ユネスコは国連と同様今年で60周年を迎えるが、日本にとっては縁の深い国際機関である。日本が戦後最初に加盟を果たしたのが1951年のユネスコ加盟であった(国連には1956年)。

ユネスコが取り扱う事業は非常に多岐にわたっている。日本で一番知られているのは世界遺産事業であろう。ちょうど知床の世界遺産認定式が行われたところであり、日本で13番目の世界遺産となった。現在ユネスコでは文化財の移転に関する条約の批准の促進に力を入れているほか、有形遺産のみならず無形遺産の維持、振興に力を入れている。日本では能、文楽に続いて歌舞伎が無形遺産に登録されたが、有形遺産、無形遺産の2本立てで文化財の保護を進めて行きたい。世界遺産事業には約180カ国が参加しているが、そのうち世界遺産がひとつもない国が40カ国ほどある。国おこしやアイデンティティにもつながることでもあり、なるべく各国にひとつはあるようにしたい。

また、現在ユネスコの一番の仕事は教育である。この分野は先進国では一段落しており、“Cross-border high education”といわれる高等教育や遠隔教育のガイドライン策定が当面の課題であるが、基礎教育が確立されていない途上国における基礎教育の拡充が最大の課題である。日本にはドナーの立場で参加してもらっており、特にアフリカや南西アジアの地域、とりわけエイズなどの深刻な問題を多く抱えるサハラ以南のアフリカ地域への援助に関わっている。文化活動の面で日本の貢献が認知されているのは喜ばしいが、日本には教育の分野でもイニシアチブを発揮し、力を入れてほしい。ユネスコは全ての子供に基礎教育を受けられるようにするという目標を立てている。途上国も教育予算を増やすなどの努力がいるのは勿論だが、日本にも基礎教育分野のODAに占める分野を増やしてほしい。

ユネスコは知的協力の場であり、議論のレベルは高い。しかし議論が拡散しすぎる傾向がある。事務局長に就任する際には欧州などからの反対もあったが、就任するにあたってまず目標としたことは、ユネスコを単なる議論の場ではなく、議論して決めたことを実行に移す場とすることであり、ユネスコがそのための行動力を持たなければならない、ということである。文化の領域も重要であるし、生命倫理の分野でも規範づくり(normative action)などの取り組みが重要であり、そして規範を実行に移すことが重要である。また、途上国に対しては規範を示すだけでなく助けてあげる必要がある。そのためにも地方事務局の役割の拡充が必要である。

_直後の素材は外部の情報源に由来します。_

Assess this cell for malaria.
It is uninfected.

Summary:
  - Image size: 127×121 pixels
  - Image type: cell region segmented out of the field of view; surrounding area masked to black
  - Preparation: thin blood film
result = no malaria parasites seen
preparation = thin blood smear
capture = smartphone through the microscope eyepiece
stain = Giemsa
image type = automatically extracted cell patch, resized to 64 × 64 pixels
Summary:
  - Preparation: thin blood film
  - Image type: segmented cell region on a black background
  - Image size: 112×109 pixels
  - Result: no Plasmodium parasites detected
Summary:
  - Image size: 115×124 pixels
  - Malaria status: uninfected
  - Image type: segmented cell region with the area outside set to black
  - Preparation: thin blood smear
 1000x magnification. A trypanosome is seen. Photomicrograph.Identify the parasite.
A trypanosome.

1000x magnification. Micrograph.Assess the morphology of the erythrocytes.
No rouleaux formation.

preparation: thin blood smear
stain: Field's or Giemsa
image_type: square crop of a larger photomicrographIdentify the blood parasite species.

そして重要なのがマネジメントの改革である。ユネスコには191ヶ国が加盟しており、これだけの組織を動かしていくのは難しいことである。改革の案が出ても総論賛成、各論反対で結局まとまらないことも多かった。そこでまず組織改革に取り組んだ。当初ユネスコには局長以上の職員が約200人いたが、組織的に頭でっかちであり、それらの職員の中には特定の加盟国からの政治的な意味合いで在籍している場合もあった。そこで政治的なリクルートを廃止することなどにより、当初の200人を180人、そして110人まで減らした。現在では局長以上の職員は約100人である。

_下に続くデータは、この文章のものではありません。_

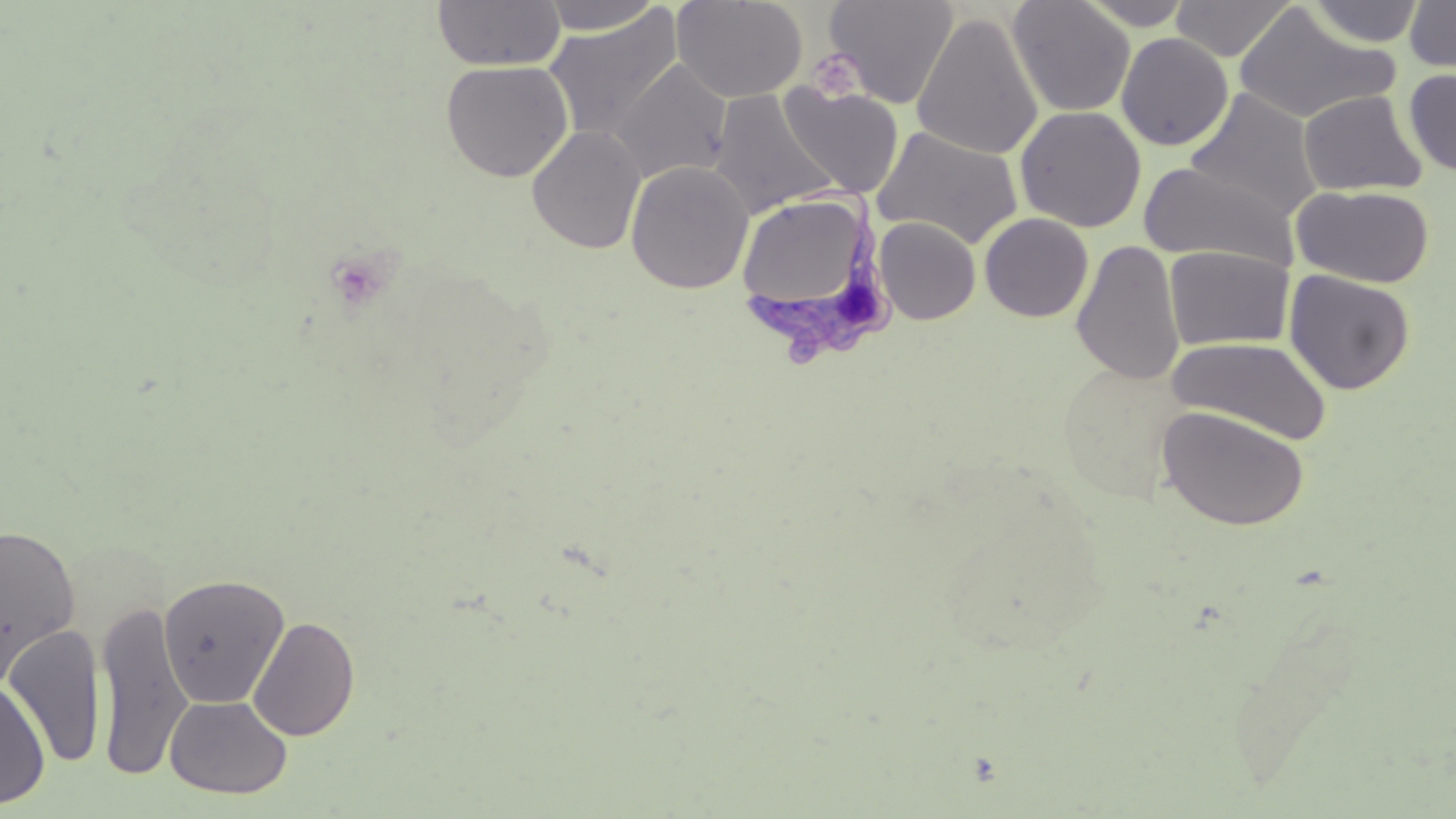

Trypanosoma brucei.

Approximate bounding boxes as named x1/y1/x2/y2 corners in pixels. Platelet locations: (x1=807, y1=48, x2=865, y2=101). Uninfected red blood cell locations: (x1=433, y1=0, x2=565, y2=71), (x1=538, y1=0, x2=664, y2=35), (x1=671, y1=0, x2=808, y2=104), (x1=824, y1=0, x2=958, y2=109), (x1=1008, y1=0, x2=1136, y2=117), (x1=1077, y1=0, x2=1195, y2=29), (x1=1170, y1=0, x2=1297, y2=61), (x1=1404, y1=0, x2=1456, y2=75), (x1=1307, y1=1, x2=1424, y2=47), (x1=1234, y1=4, x2=1399, y2=124), (x1=543, y1=7, x2=683, y2=143), (x1=911, y1=11, x2=1043, y2=160), (x1=1116, y1=32, x2=1233, y2=151), (x1=440, y1=59, x2=574, y2=182), (x1=610, y1=59, x2=733, y2=184), (x1=1403, y1=68, x2=1456, y2=176), (x1=780, y1=83, x2=904, y2=198), (x1=710, y1=89, x2=841, y2=217), (x1=1185, y1=89, x2=1321, y2=222), (x1=1298, y1=89, x2=1427, y2=196), (x1=1015, y1=105, x2=1146, y2=232), (x1=527, y1=125, x2=646, y2=254), (x1=872, y1=125, x2=1024, y2=249), (x1=625, y1=159, x2=753, y2=294), (x1=1139, y1=160, x2=1300, y2=269), (x1=1291, y1=184, x2=1435, y2=288), (x1=979, y1=213, x2=1094, y2=322), (x1=874, y1=217, x2=980, y2=325), (x1=1071, y1=239, x2=1185, y2=386), (x1=1164, y1=246, x2=1294, y2=351), (x1=1283, y1=269, x2=1415, y2=395), (x1=1167, y1=335, x2=1333, y2=445), (x1=1157, y1=405, x2=1310, y2=531), (x1=0, y1=523, x2=81, y2=683), (x1=158, y1=573, x2=290, y2=709), (x1=92, y1=600, x2=193, y2=782), (x1=247, y1=616, x2=360, y2=740), (x1=4, y1=625, x2=107, y2=768), (x1=0, y1=680, x2=50, y2=809), (x1=165, y1=695, x2=292, y2=799). Trypanosoma brucei locations: (x1=734, y1=194, x2=895, y2=362). Single field of view. Image is 1456×819 pixels. Captured at 1000x magnification. Thin blood film. May-Grünwald-Giemsa stain. Optical microscopy.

今回事務局長に再選されるにあたっては、日本から全面的な支援を得るとともに、アフリカから強い支援を得た。AUが再選のための選挙運動をしてくれたし、イスラム諸国も再選を応援してくれた。2期目は、6年間のことを継続し、完結させることが仕事だと考えている。引き続きマネジメントの改革を進めるとともに、教育分野などに力を入れて行きたい。